正しさはとても脆いものです

2025年11月28日

先日のブログで正しさについて書いたものへの補足的な文章です。

「正しい」といういうのはまずは感じられるもので、初めから形を持ったものではありません。もし正しいという感触を成文化したりすると正しさ本来の姿が失われてしまうものです。正しいという手応えは閃光的な直感のもとで捉えられた時にだけ存在している脆い(もろい)もので、それがある目的のために使われる段になると、正しさは権力と結びついて、権力を正当化するために盾の様な道具に成り下がってしまいます。権力はいつも自らの考えや手段こそが正しいと信じていて正当化しているのです。

ということは正しいを繰り返す人たちにはこうした下心があると考えていいのではないのでしょうか。つまりそのような形で現れる「正しいこと」はまずは疑ってみる必要があるものということです。必要以上に「正しいこと」として繰り返されたり、成文化された正しさはもう本来の正しさとは違って道具としての方便になっているからです。

賢い人たちが編み出したこの方法は実にうまく機能するもので、権力を取りたい人たちがいち早くそこに飛びついて「正しい」を振り回す姿は歴史の中で繰り返されてきました。今も繰り返されていますし、これからも繰り返されるものでしょう。正しいというのは、裏を返すと便利なものなのです。

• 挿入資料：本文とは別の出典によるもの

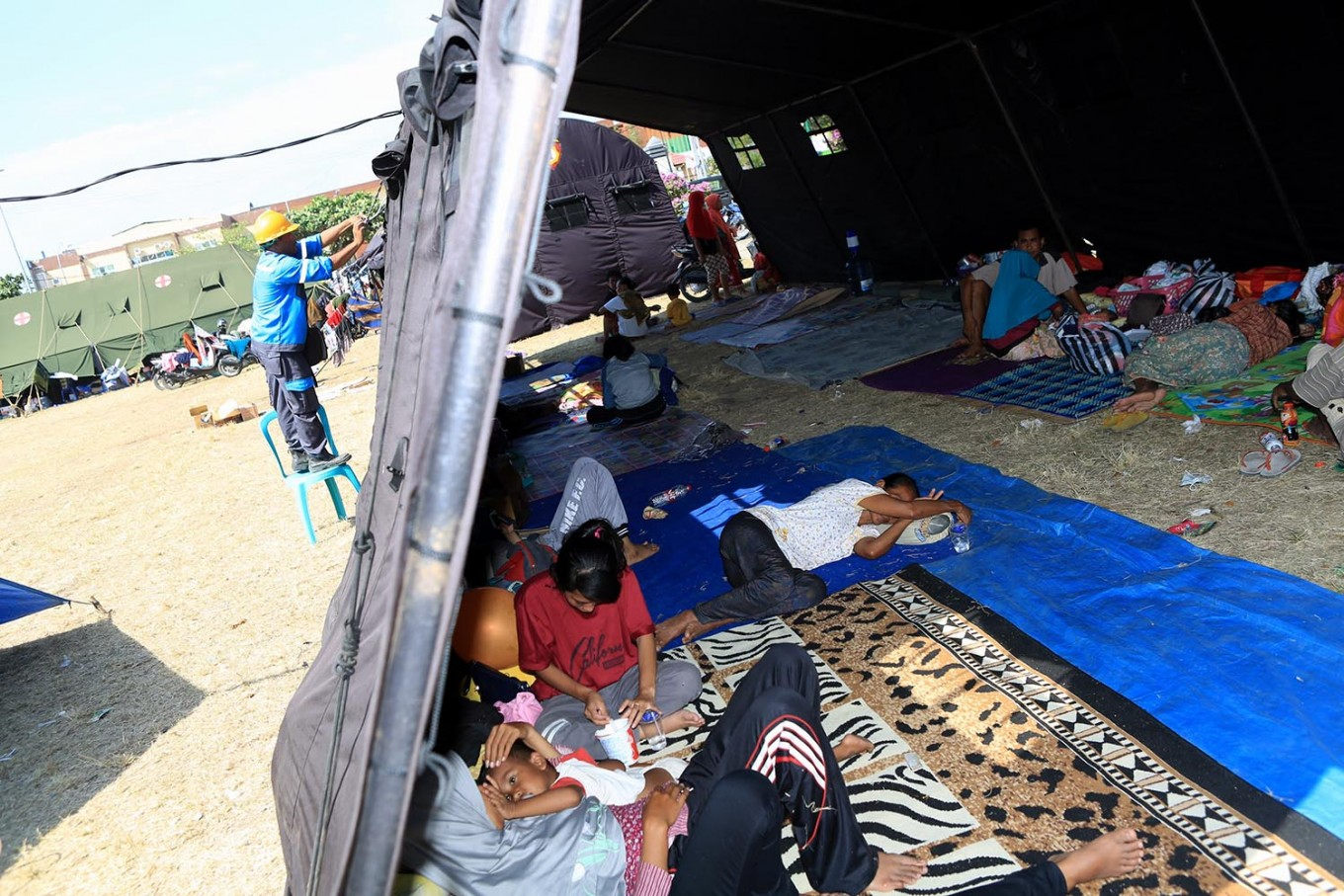 Indonesia quake toll jumps to 164, survivors wait for aid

善なるものもよく似ています。「こうすることは善であり正しいのです」と言われると返す言葉が見つからないこともあります。下手に返すと倍返しで懲らしめられたりします。それほどこの盾は硬直していて外部からでは壊せないものなのです。唯一この盾を壊すことができるのは、それまで主張してきた善や正しさに、自ら疑問を感じ始める時です。新しい正しさに気付いた時ということかも知れません。それは他人からく言い含められたために起こるものでは無く、内側から、しかも直感的に悟る様に自ら気付く時です。

モラルとか倫理についてディスカッションなどしている時も、もどかしいものを感じます。これも形にして、つまり言葉にして捉えようとすると痒いところに手が届かない様なものなのです。モラルや倫理のことで忘れてはならないのは、それが個人的なものだということです。一人ひとり違った感性で自分自身に説明されているのです。一般的になってしまったモラルや倫理は形骸化したもので、制度化され、システム化されてしまい、果ては教育の中にまで降りてきたりして、教育という名前の洗脳に化けてしまいます。

シュタイナーが学校を作るときに、先生になる人たちを中心に催された二週間にわたる集まりの基調講演として毎朝行った講演、今日「一般人間学」として読むことができますが、そこでの第一声が「この学校は知のための教育でも、情のための教育でもなく、モラルへのセンスを育てる教育を目指しているものなのです」とはっきりと言っていますが、そこでシュタイナーは自分で考えたモラルを押し付けようとしているのではないことは明らかです。そうではなく、子どもたち一人ひとりの中にモラルへのセンスを育てるという課題について語ったのです。ところがこれは至難の業です。かつてモラルは宗教という枠の中で捉えられ、教えられたものでしたが、それを外してしまうというのは無謀なことだからです。宗教が一番手っ取り早いものでしたが、そこからモラルを解放しようとするわけですから前人未到の境地です。それを教育の場で実践しようとするわけですから、シュタイナーが考えた教育は今までの教育理念からは遠く外れたものにならざるを得ないのです。

正しさ、善、モラル、倫理というのはこれからも繰り返し書いてみたいテーマです。今一番求められているものだと思うからです。よろしくお付き合いください。